I agree that to do this on Ham's home turf was a mistake, and indeed it is almost always a mistake to give wingnuts the oxygen of publicity, and the respectability of being seen on a platform with a real scientist, anywhere. However, Bill Nye's decision is taken, and a good rule in life is, "Always start from here, not from some hypothetical point in the past." Here are a few suggestions for anyone who, for one reason or another, finds him/herself debating one of these idiots:-
  1. Physical scientists (such as Bill Nye) should play to their strengths in physical science and call the wingnut out on the age of fossils, and cosmological evidence on the age of the universe. Radiometric dating of rocks is solid, irrefutable science. The agreement between different isotopes with overlapping time spans is so strong, it is impossible for anyone to wriggle out of the conclusion that the world is billions of years old, not thousands. Astronomical evidence of the expanding universe agrees.
  2. There are of course gaps in the fossil record. In the case of the Turbellaria, a large, flourishing and beautiful group of free-living flatworms, the fossil record is one big gap – there are no fossils – and not even a Young Earth Creationist thinks they were created yesterday. But although there are gaps in the fossil record, it is a very telling fact that not a single fossil has ever been found in the wrong place in the time sequence. To paraphrase JBS Haldane, not a single fossil rabbit has ever been found in the Precambrian.
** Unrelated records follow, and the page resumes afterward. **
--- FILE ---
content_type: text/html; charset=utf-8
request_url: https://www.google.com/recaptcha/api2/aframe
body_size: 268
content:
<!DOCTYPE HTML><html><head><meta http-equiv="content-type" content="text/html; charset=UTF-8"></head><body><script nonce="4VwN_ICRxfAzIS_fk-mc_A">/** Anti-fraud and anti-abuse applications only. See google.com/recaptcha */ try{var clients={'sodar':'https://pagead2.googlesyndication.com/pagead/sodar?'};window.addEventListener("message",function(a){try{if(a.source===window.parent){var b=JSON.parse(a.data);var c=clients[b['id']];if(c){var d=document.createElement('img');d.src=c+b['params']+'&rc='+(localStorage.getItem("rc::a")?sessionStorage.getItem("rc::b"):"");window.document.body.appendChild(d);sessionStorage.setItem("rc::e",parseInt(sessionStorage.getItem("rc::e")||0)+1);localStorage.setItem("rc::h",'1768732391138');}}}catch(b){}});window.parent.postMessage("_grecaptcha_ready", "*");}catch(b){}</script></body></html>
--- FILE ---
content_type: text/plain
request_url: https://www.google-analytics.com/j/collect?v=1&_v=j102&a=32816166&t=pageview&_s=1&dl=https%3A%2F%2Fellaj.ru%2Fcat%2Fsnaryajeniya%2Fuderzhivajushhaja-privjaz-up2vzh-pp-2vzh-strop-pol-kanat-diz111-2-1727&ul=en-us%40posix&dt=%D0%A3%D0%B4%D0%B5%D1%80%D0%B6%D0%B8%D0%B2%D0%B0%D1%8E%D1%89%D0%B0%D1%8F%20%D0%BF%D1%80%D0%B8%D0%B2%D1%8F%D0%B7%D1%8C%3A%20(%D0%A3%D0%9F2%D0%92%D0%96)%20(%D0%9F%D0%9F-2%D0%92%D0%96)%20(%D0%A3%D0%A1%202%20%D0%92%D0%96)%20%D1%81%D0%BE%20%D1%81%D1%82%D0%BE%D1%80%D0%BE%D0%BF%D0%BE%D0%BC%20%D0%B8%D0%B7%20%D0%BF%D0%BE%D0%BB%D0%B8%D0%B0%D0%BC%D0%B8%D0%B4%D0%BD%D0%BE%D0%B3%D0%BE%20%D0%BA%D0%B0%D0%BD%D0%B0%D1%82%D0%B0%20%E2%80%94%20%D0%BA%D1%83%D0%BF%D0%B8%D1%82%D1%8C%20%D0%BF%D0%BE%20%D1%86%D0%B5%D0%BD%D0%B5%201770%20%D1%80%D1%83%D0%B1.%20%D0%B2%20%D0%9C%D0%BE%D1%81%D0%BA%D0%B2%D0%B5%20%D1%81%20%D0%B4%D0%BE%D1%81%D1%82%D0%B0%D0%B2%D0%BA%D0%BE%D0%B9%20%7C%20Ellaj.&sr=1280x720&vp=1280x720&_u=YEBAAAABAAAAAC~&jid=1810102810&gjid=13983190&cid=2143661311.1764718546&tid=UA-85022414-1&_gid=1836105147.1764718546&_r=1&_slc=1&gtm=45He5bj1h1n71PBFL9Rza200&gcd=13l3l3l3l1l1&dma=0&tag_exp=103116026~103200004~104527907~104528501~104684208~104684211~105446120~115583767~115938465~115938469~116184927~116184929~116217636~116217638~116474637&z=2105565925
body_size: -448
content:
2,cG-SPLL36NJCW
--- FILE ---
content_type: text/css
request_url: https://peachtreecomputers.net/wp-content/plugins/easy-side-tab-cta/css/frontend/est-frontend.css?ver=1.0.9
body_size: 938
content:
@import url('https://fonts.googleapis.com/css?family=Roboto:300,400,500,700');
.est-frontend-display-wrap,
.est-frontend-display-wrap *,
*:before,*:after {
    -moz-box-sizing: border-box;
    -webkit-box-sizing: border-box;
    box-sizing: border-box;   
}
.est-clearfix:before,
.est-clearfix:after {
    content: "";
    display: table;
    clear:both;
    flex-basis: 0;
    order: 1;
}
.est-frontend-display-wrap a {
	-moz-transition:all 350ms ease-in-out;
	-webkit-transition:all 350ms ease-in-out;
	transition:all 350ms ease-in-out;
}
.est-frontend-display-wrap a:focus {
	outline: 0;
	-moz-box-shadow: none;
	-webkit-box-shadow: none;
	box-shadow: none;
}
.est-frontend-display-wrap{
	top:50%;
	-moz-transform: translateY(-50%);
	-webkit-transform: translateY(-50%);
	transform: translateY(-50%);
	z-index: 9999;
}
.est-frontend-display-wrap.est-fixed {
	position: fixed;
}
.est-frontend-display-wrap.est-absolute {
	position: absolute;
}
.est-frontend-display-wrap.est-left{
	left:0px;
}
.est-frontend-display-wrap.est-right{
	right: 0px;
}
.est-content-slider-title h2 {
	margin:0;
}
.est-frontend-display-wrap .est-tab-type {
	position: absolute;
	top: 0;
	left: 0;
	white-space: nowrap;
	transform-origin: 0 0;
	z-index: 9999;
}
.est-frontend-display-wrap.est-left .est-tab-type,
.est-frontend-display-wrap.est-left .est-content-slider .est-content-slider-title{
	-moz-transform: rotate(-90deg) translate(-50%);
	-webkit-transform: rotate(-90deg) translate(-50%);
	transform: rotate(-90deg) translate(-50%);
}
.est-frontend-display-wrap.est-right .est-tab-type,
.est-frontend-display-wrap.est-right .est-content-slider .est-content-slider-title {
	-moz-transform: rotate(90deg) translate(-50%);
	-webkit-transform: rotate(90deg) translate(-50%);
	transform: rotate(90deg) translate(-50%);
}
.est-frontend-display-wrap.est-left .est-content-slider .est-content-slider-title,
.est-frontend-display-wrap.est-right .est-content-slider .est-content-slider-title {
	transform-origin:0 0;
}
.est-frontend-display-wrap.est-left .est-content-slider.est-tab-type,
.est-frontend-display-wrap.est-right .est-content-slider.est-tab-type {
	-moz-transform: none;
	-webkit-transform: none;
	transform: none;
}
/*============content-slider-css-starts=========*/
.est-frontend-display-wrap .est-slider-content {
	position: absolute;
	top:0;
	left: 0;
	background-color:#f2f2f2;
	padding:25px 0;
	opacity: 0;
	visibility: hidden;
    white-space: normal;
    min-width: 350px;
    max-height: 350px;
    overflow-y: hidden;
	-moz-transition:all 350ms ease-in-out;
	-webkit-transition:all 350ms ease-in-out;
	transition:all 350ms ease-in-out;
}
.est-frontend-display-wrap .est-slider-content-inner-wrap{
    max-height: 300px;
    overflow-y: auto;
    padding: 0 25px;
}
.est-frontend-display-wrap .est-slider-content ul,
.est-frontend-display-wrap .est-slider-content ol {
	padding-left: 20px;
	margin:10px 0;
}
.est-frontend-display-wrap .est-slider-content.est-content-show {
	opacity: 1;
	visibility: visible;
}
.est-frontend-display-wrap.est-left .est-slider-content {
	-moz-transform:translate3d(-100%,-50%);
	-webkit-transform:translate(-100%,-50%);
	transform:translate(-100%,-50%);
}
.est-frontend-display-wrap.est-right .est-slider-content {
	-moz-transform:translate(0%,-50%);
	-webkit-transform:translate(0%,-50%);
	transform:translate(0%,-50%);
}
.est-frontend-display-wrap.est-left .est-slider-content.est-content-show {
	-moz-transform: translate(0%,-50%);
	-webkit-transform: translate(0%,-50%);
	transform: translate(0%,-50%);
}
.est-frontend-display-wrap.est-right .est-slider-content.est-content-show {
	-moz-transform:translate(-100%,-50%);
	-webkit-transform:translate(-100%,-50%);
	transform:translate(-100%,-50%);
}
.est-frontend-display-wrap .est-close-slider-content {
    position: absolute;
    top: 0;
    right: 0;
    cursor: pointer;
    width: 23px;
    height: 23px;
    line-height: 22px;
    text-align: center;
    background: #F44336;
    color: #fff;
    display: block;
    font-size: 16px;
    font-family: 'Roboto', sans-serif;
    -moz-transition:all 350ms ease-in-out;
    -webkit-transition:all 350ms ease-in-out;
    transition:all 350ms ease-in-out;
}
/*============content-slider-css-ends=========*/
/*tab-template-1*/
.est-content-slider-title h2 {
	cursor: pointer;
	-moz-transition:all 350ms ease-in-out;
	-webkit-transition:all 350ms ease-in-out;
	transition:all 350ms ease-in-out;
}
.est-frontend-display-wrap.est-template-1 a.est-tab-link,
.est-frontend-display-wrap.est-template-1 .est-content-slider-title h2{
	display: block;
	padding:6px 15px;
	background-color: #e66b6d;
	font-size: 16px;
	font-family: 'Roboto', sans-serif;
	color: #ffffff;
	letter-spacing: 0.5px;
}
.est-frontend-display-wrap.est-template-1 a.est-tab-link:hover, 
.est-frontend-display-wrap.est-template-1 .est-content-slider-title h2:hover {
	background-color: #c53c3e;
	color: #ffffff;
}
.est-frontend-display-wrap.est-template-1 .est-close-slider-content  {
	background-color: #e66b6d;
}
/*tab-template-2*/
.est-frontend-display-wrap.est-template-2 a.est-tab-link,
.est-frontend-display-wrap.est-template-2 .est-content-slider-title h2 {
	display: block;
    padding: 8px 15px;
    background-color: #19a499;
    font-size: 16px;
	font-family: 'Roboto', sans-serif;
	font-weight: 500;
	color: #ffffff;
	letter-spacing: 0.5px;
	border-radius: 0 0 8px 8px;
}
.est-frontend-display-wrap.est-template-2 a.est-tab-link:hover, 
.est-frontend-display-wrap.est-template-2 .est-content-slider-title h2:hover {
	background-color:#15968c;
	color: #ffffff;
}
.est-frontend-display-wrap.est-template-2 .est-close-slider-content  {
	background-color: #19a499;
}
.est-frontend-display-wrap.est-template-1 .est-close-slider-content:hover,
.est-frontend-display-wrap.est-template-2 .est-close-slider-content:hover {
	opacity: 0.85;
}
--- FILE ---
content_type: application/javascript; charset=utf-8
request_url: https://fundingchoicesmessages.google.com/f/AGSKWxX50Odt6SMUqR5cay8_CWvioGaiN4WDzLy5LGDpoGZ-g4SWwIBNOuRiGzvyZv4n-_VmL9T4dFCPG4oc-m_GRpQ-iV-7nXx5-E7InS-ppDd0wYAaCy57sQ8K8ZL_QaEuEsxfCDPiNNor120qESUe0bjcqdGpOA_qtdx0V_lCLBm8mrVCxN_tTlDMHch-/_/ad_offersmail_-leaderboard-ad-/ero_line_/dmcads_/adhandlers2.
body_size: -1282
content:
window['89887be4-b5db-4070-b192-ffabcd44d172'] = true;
  3. Even if there were not a single fossil anywhere in the world, the fact of evolution would be established beyond any doubt by the evidence from comparing modern creatures with other modern creatures. Comparative anatomy was highly convincing evidence in Darwin's time. Today we can add comparative molecular sequences (DNA and proteins) which are even more convincing, by orders of magnitude. Whichever molecule you look at, and whichever bone system etc you look at, the pattern of animal resemblances turns out to be the same branching tree (given normal, expected margins of error). What could that branching tree be but a pedigree, a family tree, a tree of descent with modification?
  4. The pattern of geographical distribution of animals and plants is exactly as it should be, on the assumption that slow, gradual evolution has taken place on slowly drifting (plate tectonics) continents and islands. Archipelagoes such as Galapagos and Hawaii are textbook examples, but the same kind of pattern is seen the world over. Species are distributed exactly where evolutionists would expect them to be (the pattern of distribution is not what you'd expect if they had dispersed from Noah's Ark on Mount Ararat!)
  5. It's never ideal to argue from authority, but the fact is that the VAST majority of scientists working in relevant fields accept the fact of evolution and the fact that the universe is billions of years old. The mutually corroborating evidence spans zoology, botany, microbiology, bacteriology, genetics, geology, physics, chemistry, astronomy, anthropology, geography . . . the list goes on. As for Ken Ham's biblical alternative, Genesis is not accepted as literally true by any reputable theologian or ancient historian. And that is hardly surprising when you consider the obscurity of its authorship, and its obvious status as just one of thousands of origin myths from all around the world..
All these points, and more, can be found in books such as The Greatest Show on Earth and Why Evolution is True.